--- Begin TEXT EXTRACT ---

Katelyn Inch (born 19 August 1995) is a New Zealand international lawn bowler.

Bowls career

World Championships
Inch was born in Rangiora and brought up in Oxford, New Zealand. She made her debut for New Zealand in 2015 and won a bronze medal in the fours at the 2016 World Outdoor Bowls Championship in Christchurch with Angela Boyd, Val Smith and Kirsten Edwards.

In 2020 she was selected for the 2020 World Outdoor Bowls Championship in Australia.

Commonwealth Games
She was selected as part of the New Zealand team for the 2018 Commonwealth Games on the Gold Coast in Queensland. In 2022, she competed in the women's singles and the women's pairs at the 2022 Commonwealth Games. In the pairs she secured a bronze medal.

Asia Pacific
Inch has won three medals at the Asia Pacific Bowls Championships, the latest being a gold medal at the 2019 Asia Pacific Bowls Championships in the Gold Coast, Queensland.

--- End TEXT EXTRACT ---
--- Begin SUPPLIED INFORMATION ---

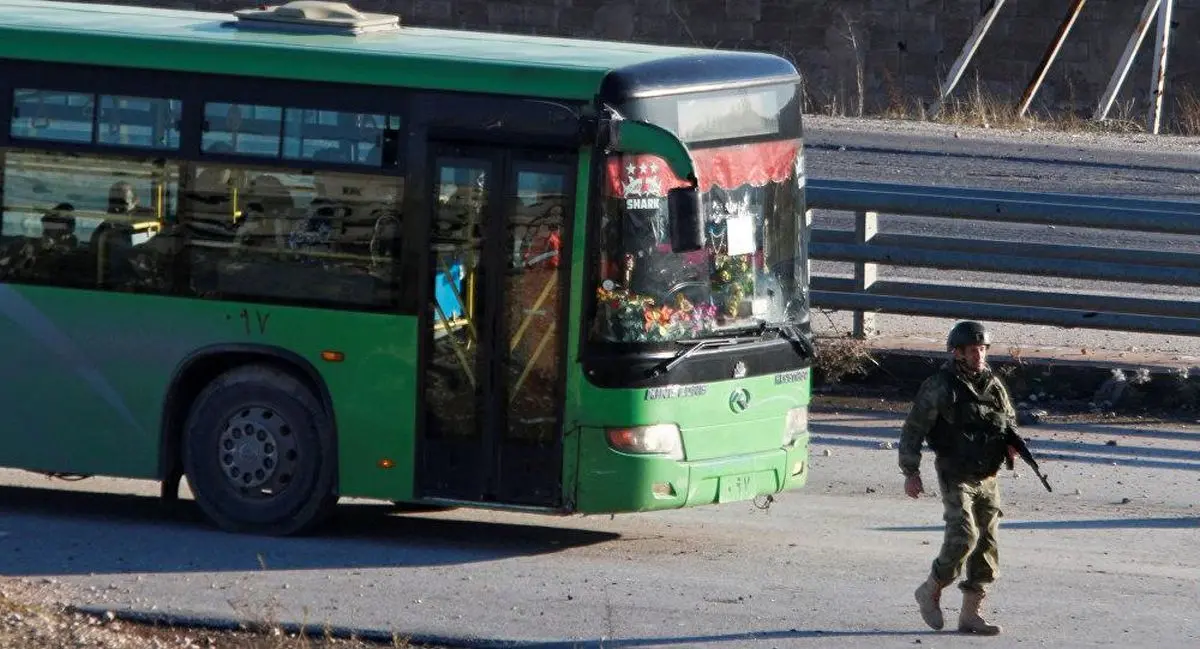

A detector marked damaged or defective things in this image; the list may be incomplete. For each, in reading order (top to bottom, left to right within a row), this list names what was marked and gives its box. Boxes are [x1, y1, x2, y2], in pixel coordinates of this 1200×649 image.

--- End SUPPLIED INFORMATION ---
--- Begin SUPPLIED INFORMATION ---

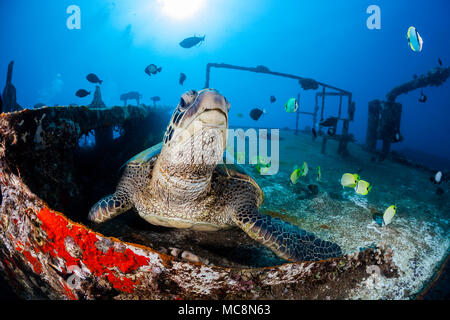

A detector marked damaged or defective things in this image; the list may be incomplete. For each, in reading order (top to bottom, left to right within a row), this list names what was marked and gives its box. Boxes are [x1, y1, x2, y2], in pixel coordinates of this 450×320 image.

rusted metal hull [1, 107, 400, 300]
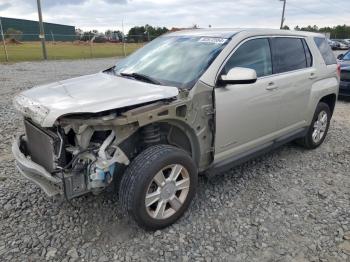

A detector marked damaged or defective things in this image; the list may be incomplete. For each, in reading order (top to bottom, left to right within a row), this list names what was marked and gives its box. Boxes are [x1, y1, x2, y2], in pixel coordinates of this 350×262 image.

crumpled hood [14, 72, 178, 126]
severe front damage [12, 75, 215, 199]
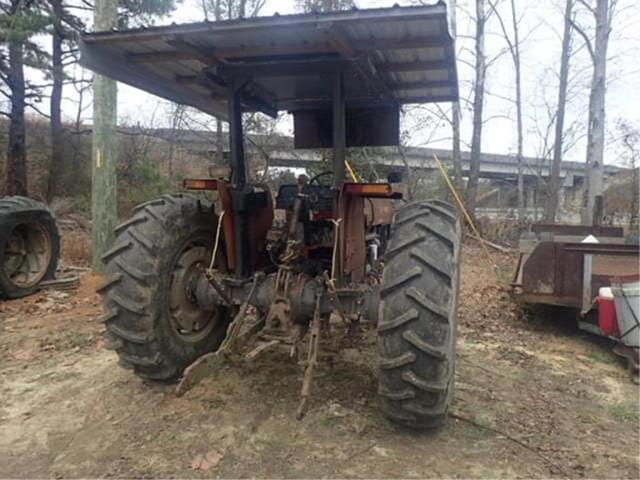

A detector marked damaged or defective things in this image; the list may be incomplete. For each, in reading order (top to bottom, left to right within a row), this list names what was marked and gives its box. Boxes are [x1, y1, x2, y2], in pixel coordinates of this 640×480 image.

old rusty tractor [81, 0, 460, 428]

--- End SUPPLIED INFORMATION ---
--- Begin SUPPLIED INFORMATION ---

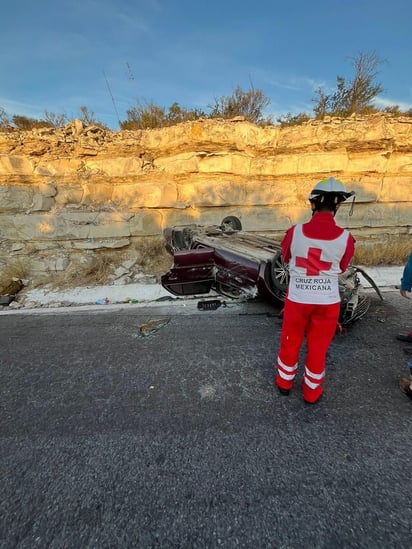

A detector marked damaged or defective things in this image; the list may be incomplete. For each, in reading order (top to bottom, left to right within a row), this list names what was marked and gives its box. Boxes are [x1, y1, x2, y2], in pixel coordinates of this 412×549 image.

--- End SUPPLIED INFORMATION ---

EXERCISES:
1. Quote the Katelyn Inch profile between "World Championships" and "and Kirsten Edwards.", inclusive.
2. In the records, switch "incomplete" to "partial" between the lines holding "this 350×262 image." and "severe front damage [12, 75, 215, 199]", inclusive, and return only those lines.
The Katelyn Inch profile and the records are unrelated to each other.

RESPONSES IN ORDER:
1.
World Championships
Inch was born in Rangiora and brought up in Oxford, New Zealand. She made her debut for New Zealand in 2015 and won a bronze medal in the fours at the 2016 World Outdoor Bowls Championship in Christchurch with Angela Boyd, Val Smith and Kirsten Edwards.

2.
A detector marked damaged or defective things in this image; the list may be partial. For each, in reading order (top to bottom, left to right within a row), this list names what was marked and gives its box. Boxes are [x1, y1, x2, y2], in pixel coordinates of this 350×262 image.

crumpled hood [14, 72, 178, 126]
severe front damage [12, 75, 215, 199]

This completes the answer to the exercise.